** Task goal **
Report every line of the records beneath this task that holds the string "burst".

Saved entries
————

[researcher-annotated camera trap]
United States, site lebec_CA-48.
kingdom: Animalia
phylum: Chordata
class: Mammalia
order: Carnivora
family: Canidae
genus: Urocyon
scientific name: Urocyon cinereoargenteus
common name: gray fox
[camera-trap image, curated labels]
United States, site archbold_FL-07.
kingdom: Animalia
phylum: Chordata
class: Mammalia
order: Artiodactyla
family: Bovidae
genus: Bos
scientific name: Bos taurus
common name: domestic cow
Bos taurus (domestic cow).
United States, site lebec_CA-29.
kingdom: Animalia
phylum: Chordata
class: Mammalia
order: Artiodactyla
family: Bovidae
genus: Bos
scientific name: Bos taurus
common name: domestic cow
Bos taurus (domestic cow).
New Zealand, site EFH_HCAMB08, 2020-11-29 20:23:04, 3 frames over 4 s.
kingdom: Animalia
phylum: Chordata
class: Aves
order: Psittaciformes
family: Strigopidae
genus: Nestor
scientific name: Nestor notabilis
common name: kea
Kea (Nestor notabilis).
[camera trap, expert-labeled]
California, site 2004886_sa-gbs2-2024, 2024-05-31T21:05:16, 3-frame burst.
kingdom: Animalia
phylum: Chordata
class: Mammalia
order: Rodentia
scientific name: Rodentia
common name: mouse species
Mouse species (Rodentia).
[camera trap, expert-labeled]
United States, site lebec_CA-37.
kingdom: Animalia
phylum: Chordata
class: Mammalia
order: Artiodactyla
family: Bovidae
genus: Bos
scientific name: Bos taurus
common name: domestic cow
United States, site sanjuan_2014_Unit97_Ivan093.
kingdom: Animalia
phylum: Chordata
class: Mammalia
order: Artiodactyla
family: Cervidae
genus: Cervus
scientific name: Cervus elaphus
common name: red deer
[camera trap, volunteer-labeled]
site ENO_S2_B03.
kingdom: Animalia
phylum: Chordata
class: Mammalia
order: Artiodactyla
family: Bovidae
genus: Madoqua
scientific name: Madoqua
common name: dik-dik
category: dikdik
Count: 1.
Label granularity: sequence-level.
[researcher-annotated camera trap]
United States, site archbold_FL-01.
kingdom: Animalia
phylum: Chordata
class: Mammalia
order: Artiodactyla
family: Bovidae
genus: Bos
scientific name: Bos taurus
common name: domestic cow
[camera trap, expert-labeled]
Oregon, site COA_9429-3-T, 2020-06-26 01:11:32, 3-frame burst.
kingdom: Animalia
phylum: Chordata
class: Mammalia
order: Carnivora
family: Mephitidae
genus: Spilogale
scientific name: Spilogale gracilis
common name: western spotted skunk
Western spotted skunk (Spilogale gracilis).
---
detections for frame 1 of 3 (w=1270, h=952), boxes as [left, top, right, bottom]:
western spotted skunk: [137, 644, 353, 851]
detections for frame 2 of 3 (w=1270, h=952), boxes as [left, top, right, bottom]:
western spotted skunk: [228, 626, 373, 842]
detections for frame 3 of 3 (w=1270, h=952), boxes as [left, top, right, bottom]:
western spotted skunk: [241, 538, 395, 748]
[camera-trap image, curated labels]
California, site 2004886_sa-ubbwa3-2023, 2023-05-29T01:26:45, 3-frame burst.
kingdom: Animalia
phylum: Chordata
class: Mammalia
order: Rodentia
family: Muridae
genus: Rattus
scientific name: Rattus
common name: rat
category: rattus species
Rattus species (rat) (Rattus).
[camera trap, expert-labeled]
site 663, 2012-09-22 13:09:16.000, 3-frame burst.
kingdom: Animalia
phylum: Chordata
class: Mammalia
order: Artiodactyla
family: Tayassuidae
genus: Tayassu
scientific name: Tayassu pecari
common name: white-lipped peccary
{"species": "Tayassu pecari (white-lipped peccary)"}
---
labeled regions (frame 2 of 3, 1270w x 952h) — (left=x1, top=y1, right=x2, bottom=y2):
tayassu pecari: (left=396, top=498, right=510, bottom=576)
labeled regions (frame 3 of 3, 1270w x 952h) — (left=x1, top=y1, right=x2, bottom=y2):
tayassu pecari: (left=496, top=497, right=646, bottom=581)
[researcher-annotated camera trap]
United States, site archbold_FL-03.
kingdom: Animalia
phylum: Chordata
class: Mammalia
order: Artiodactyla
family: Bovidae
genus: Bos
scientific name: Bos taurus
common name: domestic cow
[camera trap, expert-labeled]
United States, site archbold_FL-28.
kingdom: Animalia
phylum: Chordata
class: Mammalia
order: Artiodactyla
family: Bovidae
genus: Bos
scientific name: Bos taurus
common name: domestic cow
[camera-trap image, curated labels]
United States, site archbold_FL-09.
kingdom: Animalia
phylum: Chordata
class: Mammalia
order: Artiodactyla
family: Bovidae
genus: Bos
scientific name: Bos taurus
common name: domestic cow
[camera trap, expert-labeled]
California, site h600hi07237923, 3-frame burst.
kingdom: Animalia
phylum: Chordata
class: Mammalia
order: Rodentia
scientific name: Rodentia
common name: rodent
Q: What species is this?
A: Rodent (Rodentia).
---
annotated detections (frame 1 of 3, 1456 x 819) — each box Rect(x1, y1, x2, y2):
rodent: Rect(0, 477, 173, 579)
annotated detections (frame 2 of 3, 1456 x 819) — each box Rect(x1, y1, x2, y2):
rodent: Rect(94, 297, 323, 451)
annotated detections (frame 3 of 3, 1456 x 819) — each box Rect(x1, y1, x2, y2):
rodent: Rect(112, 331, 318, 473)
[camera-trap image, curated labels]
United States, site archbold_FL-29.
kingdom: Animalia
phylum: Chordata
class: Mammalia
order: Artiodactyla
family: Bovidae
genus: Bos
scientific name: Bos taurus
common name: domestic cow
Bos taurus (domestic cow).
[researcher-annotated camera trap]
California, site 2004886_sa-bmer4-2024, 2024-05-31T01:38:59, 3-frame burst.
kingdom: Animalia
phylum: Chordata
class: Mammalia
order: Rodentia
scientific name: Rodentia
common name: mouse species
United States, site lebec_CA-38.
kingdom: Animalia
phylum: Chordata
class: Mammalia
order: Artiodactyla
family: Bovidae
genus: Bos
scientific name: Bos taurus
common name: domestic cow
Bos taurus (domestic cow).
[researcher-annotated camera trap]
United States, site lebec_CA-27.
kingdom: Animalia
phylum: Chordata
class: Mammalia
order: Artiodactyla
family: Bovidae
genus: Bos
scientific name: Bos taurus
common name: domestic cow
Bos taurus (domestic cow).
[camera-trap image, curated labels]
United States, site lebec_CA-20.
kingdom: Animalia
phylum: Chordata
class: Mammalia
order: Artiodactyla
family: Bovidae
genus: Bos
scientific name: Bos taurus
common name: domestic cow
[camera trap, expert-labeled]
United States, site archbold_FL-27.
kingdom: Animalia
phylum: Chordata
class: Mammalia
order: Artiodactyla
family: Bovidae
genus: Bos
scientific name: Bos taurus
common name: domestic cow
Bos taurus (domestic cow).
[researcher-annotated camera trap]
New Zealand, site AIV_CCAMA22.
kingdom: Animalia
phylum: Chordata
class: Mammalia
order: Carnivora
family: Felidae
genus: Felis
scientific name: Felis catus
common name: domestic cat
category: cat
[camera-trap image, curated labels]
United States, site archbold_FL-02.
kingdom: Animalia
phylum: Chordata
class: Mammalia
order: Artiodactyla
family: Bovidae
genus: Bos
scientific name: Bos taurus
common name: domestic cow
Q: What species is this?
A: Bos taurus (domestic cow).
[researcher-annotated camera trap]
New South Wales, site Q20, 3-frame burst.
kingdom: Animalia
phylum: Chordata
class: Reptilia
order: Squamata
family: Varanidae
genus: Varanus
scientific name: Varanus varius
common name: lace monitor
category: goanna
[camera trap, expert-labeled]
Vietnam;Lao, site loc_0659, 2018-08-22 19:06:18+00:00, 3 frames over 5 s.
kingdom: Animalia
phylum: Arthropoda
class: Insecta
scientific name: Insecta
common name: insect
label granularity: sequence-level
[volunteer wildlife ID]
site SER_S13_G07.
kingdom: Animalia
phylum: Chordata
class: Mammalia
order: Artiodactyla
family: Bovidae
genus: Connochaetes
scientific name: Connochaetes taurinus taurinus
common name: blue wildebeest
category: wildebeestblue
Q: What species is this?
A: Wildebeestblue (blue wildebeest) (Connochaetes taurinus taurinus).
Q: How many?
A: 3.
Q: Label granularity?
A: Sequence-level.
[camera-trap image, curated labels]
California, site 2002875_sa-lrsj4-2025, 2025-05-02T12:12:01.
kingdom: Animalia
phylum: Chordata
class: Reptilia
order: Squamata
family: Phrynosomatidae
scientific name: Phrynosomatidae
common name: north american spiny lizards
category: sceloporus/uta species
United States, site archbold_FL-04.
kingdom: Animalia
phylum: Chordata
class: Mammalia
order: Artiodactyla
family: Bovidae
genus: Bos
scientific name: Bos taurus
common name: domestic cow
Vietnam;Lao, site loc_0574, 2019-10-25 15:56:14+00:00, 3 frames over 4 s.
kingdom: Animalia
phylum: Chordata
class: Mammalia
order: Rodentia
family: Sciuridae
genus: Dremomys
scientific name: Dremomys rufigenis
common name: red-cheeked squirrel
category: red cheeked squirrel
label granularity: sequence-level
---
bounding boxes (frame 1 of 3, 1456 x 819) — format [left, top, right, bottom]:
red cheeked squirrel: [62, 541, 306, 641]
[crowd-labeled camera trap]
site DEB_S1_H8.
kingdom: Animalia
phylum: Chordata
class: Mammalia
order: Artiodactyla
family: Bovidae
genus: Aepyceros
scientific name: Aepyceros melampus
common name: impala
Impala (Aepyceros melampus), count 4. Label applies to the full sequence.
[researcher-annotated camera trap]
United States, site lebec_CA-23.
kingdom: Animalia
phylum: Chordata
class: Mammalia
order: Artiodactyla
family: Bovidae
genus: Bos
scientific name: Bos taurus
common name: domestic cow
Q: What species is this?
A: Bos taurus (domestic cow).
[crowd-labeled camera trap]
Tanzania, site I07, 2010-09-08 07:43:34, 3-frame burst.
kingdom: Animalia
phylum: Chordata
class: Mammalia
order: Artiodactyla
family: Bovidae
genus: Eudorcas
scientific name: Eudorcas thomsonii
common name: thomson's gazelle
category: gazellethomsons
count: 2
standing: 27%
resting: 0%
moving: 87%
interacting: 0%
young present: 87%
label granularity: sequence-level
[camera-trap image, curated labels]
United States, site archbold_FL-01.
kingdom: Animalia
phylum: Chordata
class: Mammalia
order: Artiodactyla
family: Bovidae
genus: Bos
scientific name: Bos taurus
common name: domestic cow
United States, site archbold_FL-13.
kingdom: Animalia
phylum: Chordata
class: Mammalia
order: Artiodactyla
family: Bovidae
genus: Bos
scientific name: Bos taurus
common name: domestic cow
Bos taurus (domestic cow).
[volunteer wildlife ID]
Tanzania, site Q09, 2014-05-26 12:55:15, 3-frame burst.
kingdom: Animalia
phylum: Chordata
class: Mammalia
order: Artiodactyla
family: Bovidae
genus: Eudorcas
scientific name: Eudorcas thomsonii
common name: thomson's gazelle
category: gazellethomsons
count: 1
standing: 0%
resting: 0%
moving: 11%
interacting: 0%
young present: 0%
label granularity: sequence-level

————

** Solution to this problem **
California, site 2004886_sa-gbs2-2024, 2024-05-31T21:05:16, 3-frame burst.
Oregon, site COA_9429-3-T, 2020-06-26 01:11:32, 3-frame burst.
California, site 2004886_sa-ubbwa3-2023, 2023-05-29T01:26:45, 3-frame burst.
site 663, 2012-09-22 13:09:16.000, 3-frame burst.
California, site h600hi07237923, 3-frame burst.
California, site 2004886_sa-bmer4-2024, 2024-05-31T01:38:59, 3-frame burst.
New South Wales, site Q20, 3-frame burst.
Tanzania, site I07, 2010-09-08 07:43:34, 3-frame burst.
Tanzania, site Q09, 2014-05-26 12:55:15, 3-frame burst.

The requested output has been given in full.